Keeping the Button on Play
“We do have a rewind button. In fact, a lot of our life experience is actually not experienced. Our mind is in the past, ruminating, thinking back. Sometimes savoring, but in many occasions it’s thinking about the past and holding onto it. But our mind also has a fast forward where we’re thinking ahead and planning. Yet, what I want to suggest to you is that the most important thing we probably need to do in order to make sure our attention system is functioning fully, so that we’re able to actually experience the life we have, is probably to keep the button right on play. The question for me became: How do we cultivate our attention so that so that we’re actually paying attention to the present moment? And could there be a way we could train ourselves to be better able to pay attention to the present moment?”
~ Dr. Amishi Jha, Associate Professor of Psychology, University of Miami
From the Schofield Barracks Training and Research on Neurobehavioral Growth (STRONG):
“Dr. Jha is a neuroscientist whose primary expertise is in understanding how the brain pays attention. Her team has been awarded grants from the Dept. of Defense, Medical Research and Material Command to conduct this project using computer-based experiments and brainwave recording to investigate if and how resilience training may improve the ways in which the brain can:
- Pay attention
- Be situationally aware (of one’s own immediate surroundings)

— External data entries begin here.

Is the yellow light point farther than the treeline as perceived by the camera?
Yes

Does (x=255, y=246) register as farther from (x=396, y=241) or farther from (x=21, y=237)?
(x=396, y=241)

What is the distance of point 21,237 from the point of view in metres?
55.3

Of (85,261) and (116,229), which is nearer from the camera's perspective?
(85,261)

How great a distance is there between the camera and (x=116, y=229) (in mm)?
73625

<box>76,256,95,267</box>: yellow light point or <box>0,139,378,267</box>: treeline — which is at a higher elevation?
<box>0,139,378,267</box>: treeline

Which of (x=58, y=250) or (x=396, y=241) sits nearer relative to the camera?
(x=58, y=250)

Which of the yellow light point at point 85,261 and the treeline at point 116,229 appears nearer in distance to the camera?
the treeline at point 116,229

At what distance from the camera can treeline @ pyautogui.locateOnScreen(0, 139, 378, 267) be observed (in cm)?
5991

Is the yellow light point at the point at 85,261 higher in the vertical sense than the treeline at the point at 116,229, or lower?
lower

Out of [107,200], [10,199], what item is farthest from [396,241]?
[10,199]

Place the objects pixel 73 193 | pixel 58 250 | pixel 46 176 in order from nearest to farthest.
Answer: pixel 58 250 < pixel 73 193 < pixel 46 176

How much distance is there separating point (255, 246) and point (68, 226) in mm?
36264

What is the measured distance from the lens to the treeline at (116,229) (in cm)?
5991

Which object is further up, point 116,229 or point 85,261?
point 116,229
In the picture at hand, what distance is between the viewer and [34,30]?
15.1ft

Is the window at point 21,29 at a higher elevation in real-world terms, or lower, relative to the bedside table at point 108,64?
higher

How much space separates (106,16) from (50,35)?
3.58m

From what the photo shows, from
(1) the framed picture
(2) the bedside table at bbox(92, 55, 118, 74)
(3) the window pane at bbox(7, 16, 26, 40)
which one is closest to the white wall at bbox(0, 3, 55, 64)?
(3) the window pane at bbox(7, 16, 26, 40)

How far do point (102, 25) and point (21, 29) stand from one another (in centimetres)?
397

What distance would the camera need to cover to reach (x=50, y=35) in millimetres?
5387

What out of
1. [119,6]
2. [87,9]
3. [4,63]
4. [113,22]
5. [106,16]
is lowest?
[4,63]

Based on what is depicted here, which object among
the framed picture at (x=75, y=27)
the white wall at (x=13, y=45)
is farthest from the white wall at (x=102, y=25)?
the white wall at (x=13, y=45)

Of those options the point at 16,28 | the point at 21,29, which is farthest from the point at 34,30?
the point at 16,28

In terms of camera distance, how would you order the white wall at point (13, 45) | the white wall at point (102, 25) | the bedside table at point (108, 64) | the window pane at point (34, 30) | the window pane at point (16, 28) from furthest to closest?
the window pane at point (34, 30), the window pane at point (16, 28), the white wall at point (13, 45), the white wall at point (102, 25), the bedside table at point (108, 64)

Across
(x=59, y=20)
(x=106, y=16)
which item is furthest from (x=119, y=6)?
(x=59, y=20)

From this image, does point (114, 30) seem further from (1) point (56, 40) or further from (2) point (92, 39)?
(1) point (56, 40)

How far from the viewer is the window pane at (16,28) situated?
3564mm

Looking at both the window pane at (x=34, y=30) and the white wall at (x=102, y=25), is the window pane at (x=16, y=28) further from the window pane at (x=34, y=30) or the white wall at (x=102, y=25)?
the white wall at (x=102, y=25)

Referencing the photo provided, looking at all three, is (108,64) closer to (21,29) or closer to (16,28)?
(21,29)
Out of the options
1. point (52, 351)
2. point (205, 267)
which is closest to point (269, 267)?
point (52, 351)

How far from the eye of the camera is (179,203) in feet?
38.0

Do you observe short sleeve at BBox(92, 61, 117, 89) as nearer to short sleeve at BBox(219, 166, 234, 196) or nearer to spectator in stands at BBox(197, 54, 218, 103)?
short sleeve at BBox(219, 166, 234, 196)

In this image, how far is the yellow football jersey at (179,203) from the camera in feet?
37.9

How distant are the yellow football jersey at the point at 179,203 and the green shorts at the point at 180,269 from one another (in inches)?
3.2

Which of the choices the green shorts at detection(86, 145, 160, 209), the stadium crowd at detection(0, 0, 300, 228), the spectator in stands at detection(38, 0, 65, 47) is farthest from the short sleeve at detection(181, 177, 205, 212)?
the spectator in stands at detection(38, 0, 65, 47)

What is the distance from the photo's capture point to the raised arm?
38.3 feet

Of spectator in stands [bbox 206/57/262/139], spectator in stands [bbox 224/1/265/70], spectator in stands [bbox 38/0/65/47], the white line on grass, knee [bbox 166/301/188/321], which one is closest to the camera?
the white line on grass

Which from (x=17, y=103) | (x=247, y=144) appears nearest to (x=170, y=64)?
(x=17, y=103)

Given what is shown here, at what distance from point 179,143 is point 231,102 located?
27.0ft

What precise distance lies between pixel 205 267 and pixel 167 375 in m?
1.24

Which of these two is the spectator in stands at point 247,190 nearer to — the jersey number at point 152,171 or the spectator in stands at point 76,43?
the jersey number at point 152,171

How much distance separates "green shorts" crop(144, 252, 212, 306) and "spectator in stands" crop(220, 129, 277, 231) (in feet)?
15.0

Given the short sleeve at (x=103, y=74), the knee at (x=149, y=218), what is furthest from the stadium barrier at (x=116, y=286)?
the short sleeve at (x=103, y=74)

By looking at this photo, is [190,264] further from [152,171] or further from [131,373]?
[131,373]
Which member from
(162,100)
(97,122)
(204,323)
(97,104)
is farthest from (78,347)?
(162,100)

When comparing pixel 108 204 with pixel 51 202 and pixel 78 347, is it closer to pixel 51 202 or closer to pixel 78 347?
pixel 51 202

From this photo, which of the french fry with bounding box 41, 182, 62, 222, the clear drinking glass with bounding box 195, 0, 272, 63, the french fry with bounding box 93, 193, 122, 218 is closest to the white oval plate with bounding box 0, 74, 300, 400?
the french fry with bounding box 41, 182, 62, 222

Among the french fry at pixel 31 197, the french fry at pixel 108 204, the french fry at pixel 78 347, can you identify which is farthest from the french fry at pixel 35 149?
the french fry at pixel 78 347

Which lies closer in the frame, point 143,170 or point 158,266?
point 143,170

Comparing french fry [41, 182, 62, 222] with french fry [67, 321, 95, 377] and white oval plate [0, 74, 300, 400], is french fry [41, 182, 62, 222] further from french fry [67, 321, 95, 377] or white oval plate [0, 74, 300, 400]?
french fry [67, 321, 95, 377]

- Be better able to manage and recover from stress
The U.S. Army realizes that body armor and physical exercise are necessary to protect soldiers’ bodies and keep them physically healthy. More recently, there has been great interest in understanding how soldiers’ brains and minds might also be best protected and kept healthy over the cycle(s) of military deployment.
The main purpose of the STRONG project is to understand if and how resilience training might provide soldiers with ‘mental armor.’
Just as daily physical exercise is important for physical fitness, neuroscientists are finding that regularly engaging in mental exercises may improve brain-fitness. The more ‘fit’ one’s brain, the better one may be at recovering from stress, solving complex problems in challenging circumstances, and handling high demands. Of course, making one’s body fit requires effort, discipline, and a commitment over a long period of time. So too does making one’s brain fit. This project aims to use cutting-edge neuroscience to measure how two different types of resilience training programs may help make soldiers’ brains and minds more fit so that they are best prepared for the upcoming challenges of deployment.”